Monday, 18 November 2024

‘Patron Saint of the Internet’ to Become First Millennial Canonized by Catholic Church


‘Patron Saint of the Internet’ to Become First Millennial Canonized by Catholic Church
Carlo AcutisAP Photo/Gregorio Borgia, File

ROME — Pope Francis has recognized a miracle attributed to Blessed Carlo Acutis, clearing the way for him to become the first millennial saint of the Catholic Church.

Known affectionately as the “patron saint of the Internet,” Carlo was born on May 3, 1991, in London, England, grew up in Milan, and died on October 12, 2006, in Monza, Italy, succumbing to leukemia at the age of 15.

Diagnosed with Leukemia in 2006, Carlo made a video in which, smiling, he said he was ready to die and asked to be buried in Assisi, the home of Saint Francis. The boy’s wish was granted, and his mortal remains were laid to rest there when he died shortly afterward.

In 2020, Pope Francis traveled to Assisi for the beatification ceremony that set Carlo on the road to sainthood.

Ffiteen-year-old Carlo Acutis, an Italian boy who died in 2006 of leukemia, lies in state ahead of being beatified by Cardinal Agostino Vallini in Assisi, Italy, on October 10, 2020. (AP Photo/Gregorio Borgia)

Along with other requisites, the Catholic Church requires an authenticated miracle attributed to the intercession of a beatified individual in order to pass to canonization, at which point the Church recognizes the person as a saint.

On Thursday, Cardinal Marcello Semeraro, Prefect of the Vatican’s Office for the Causes of Saints, met with Pope Francis, who approved the necessary miracle for the canonization of young Carlo.

A Costa Rican woman named Liliana traveled to Assisi in 2022 and prayed for her daughter Valeria at Blessed Carlo’s tomb.

Valeria had fallen off her bicycle in Florence, where she was attending university. The fall resulted in severe head trauma, which required craniotomy surgery and the removal of the right occipital bone to reduce pressure on her brain.

Doctors said the young woman had a very low chance of survival.

On July 8, the day Liliana made her pilgrimage to Carlo's tomb in Assisi, the hospital informed her that Valeria had begun to breathe spontaneously. The following day, she began to move and regain her speech.

Ten days later, a CAT scan showed that Valeria’s hemorrhage had completely disappeared, and, the following month, Valeria was moved to rehabilitation therapy.

On September 2, Valeria and Liliana together made a pilgrimage to Assisi to thank Blessed Carlo for his intercession.

In his post-synodal apostolic exhortation Christus Vivit (Christ Is Alive), addressed to young people, Pope Francis held up Carlo Acutis as a model for how to use the Internet and communications media for good.

While the digital world can expose people to the risk of self-absorption, isolation, and empty pleasure, Francis wrote, there are young people who show creativity and even genius in using the media, such as Carlo Acutis.

“Carlo was well aware that the whole apparatus of communications, advertising, and social networking can be used to lull us, to make us addicted to consumerism and buying the latest thing on the market, obsessed with our free time, caught up in negativity,” Pope Francis continued.

“Yet he knew how to use the new communications technology to transmit the Gospel, to communicate values and beauty,” he said.

In the decree, released on Thursday, Pope Francis said he will convoke a consistory of Cardinals to deliberate the canonization of Blessed Carlo Acutis.

(Collection entries)
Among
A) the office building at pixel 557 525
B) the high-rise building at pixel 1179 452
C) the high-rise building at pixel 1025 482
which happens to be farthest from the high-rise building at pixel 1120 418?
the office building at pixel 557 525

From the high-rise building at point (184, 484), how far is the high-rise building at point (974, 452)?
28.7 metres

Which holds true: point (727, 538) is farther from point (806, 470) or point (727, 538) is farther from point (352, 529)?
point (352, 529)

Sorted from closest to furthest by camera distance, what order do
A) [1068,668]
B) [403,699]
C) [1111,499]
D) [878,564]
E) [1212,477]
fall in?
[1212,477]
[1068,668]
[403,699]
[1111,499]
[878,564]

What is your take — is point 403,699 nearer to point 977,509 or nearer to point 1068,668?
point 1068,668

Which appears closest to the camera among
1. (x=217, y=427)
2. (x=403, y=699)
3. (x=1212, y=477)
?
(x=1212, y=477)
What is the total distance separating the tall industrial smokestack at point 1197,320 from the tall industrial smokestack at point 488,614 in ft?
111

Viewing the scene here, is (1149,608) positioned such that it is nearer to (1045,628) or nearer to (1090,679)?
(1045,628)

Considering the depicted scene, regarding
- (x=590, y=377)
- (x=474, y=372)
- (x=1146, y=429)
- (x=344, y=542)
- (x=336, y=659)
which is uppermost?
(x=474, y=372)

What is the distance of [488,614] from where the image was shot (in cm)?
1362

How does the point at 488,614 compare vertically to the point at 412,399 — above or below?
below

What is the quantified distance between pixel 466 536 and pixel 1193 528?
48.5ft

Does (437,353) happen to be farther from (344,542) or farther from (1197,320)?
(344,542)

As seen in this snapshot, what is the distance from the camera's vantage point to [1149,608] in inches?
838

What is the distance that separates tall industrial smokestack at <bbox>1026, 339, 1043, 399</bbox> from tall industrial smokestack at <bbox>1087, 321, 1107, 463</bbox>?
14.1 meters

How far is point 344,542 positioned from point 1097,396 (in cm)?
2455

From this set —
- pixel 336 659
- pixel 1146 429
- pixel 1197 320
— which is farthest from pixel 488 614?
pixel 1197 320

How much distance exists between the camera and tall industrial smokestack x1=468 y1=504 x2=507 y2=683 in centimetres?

▶ WHAT YOU WILL DO:
#1 Reproduce word for word the stretch of the article about Carlo Acutis from "While the digital" through "as Carlo Acutis.".
#2 According to the article about Carlo Acutis, where did Carlo ask to be buried?

▶ ANSWERS TO THE TASKS:
#1
While the digital world can expose people to the risk of self-absorption, isolation, and empty pleasure, Francis wrote, there are young people who show creativity and even genius in using the media, such as Carlo Acutis.

#2 In Assisi, the home of Saint Francis.